Introduction

We are living in a review-obsessed culture and, when we are looking for a place to lunch or have dinner, it has now become a common reflex to check online ratings before making a final call. This reflects of course the customers point of view, trying to narrow their choices to some 3, 4 or 5 stars fancy venues depending on their taste and available budget.

But there is also the business owner point of view!

The importance of ratings for restaurants have been heavily emphasized in France by the suicide of the famous Chef Bernard Loiseau, whose tragic death 12 years ago has been related to the threat of losing his 3 stars prestigious ranking in the Michelin Red Guide.

It is obvious that a restaurant with poor rating will probably face serious business issues and maybe have to stop its activity. According to an article published in the New Yorker following the death of Loiseau (http://www.newyorker.com/magazine/2003/05/12/death-of-a-chef):

“the loss of a Michelin star can mean financial strain: business can drop by as much as twenty-five per cent. (When Loiseau got his third star, in 1991, business at La Côte d’Or increased by sixty per cent.)”

Then comes a simple question, beyond quality of food, what are the factors explaining restaurants ratings?

Being able to identify them and predict ratings would be a precious information for the owners, allowing them to propose a better customer experience and ultimately grow their businesses.

Our initial exploratory analysis results are presented below and illustrated in Figures 1-2-3 and 4, as well as in Table 1.

Getting the data

The dataset is available at http://www.yelp.com/dataset_challenge.
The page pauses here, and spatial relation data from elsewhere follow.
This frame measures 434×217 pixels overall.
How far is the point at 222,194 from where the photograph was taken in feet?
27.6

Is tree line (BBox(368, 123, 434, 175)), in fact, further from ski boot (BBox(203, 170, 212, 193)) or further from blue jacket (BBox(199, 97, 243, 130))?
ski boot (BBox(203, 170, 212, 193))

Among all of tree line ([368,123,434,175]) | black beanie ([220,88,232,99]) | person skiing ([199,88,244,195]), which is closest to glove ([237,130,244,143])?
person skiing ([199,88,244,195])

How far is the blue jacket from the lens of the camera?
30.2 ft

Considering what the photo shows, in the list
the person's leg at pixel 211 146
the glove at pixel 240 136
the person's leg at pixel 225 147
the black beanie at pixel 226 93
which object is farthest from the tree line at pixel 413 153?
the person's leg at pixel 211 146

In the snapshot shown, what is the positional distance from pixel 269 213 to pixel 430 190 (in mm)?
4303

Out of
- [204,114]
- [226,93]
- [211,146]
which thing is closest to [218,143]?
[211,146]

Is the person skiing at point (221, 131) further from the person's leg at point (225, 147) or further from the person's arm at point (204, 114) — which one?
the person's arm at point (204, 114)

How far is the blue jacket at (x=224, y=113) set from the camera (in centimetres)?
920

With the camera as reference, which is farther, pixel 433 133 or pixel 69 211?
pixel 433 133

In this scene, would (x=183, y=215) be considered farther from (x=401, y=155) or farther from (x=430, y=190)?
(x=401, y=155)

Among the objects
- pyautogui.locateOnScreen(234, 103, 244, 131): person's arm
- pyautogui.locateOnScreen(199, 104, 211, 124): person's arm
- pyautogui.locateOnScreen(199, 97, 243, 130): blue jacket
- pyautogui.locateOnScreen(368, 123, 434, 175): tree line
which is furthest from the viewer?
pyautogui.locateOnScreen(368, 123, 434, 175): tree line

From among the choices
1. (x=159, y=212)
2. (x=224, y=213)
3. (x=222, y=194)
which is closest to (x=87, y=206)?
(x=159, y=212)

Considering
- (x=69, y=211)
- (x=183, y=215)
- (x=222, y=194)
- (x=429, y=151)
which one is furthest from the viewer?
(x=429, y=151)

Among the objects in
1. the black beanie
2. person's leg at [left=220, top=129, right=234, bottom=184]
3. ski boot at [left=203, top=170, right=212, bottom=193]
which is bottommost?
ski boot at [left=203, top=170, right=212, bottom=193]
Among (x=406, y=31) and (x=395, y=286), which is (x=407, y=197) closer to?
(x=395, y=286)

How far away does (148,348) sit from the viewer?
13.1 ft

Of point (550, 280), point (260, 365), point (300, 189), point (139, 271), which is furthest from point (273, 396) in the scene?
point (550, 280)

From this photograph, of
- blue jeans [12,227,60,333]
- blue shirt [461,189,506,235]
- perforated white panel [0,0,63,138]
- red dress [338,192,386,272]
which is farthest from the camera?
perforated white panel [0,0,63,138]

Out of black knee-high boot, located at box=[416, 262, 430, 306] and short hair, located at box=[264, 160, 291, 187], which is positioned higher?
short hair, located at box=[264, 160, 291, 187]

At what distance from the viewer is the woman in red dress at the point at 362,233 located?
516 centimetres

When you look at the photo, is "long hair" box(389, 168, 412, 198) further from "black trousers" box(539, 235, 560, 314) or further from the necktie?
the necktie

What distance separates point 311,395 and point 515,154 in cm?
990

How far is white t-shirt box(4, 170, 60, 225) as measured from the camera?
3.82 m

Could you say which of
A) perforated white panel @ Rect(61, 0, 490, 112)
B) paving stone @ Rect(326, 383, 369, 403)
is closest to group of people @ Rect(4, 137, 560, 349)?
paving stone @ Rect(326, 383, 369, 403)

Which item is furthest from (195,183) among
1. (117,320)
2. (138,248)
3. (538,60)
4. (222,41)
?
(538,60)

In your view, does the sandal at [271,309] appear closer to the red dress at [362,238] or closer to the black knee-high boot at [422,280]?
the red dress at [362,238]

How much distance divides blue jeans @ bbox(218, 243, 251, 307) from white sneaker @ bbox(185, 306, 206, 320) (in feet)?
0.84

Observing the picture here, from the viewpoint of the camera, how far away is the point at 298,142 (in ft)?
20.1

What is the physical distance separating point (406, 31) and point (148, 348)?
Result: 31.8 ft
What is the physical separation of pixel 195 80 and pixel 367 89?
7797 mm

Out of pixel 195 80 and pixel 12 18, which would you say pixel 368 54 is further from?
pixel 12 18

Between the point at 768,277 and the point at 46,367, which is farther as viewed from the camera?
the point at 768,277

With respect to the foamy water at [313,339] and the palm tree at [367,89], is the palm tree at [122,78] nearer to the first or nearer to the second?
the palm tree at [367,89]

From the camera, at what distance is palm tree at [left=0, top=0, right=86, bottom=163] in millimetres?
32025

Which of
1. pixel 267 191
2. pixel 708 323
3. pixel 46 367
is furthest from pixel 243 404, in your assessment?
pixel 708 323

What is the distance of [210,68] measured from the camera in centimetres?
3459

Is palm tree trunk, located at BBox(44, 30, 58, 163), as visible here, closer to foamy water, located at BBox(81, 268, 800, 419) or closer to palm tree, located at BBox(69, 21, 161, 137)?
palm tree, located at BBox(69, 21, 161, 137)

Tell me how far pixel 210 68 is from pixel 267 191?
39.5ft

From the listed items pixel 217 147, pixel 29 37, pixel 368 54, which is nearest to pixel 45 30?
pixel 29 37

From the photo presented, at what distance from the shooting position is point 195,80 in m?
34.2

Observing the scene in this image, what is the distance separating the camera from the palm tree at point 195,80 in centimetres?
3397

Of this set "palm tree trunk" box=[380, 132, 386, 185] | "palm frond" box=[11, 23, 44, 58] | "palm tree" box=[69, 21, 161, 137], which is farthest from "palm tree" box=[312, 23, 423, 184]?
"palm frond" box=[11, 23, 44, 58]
It contains in particular:

If you are not familiar with Yelp (maybe a user of TripAdvisor?), you will find below an example of French Bakery review in Oslo: http://www.yelp.co.uk/biz/pascal-oslo-2

Note: The data format is mainly JSON files.

R Libraries

In order to clean the data, visualize and publish our results, we will use the following R packages (if they are not installed please use the install.packages(“name of the package”); Installing packages such as “DT”" may also require to install “devtools” first).

library(rjson)
library(plyr)
library(dplyr)
library(ggplot2)
library(knitr)
library(glmnet)
library(googleVis)
library(DT)
library(scales)

Reading the “Business” JSON file

Note: The files have to be saved previously in your own working directory. Do not also forget to close the file.

con <- file("yelp_academic_dataset_business.json", "r")
input <- readLines(con, -1L)
close(con)

Creating and loading our dataframe

It simply consists in extracting each single business and make it a row of a data frame we will call “yelpdata”.

yelpdata <- input %>%
   lapply(function(x) t(unlist(fromJSON(x)))) %>% 
   ldply()
save(yelpdata, file= 'yelpdata.rdata')
load("yelpdata.rdata")

Cleaning the data

We will identify more clearly the different features such as the fact that there is “Happy Hour”, the “WIFI” available and so on.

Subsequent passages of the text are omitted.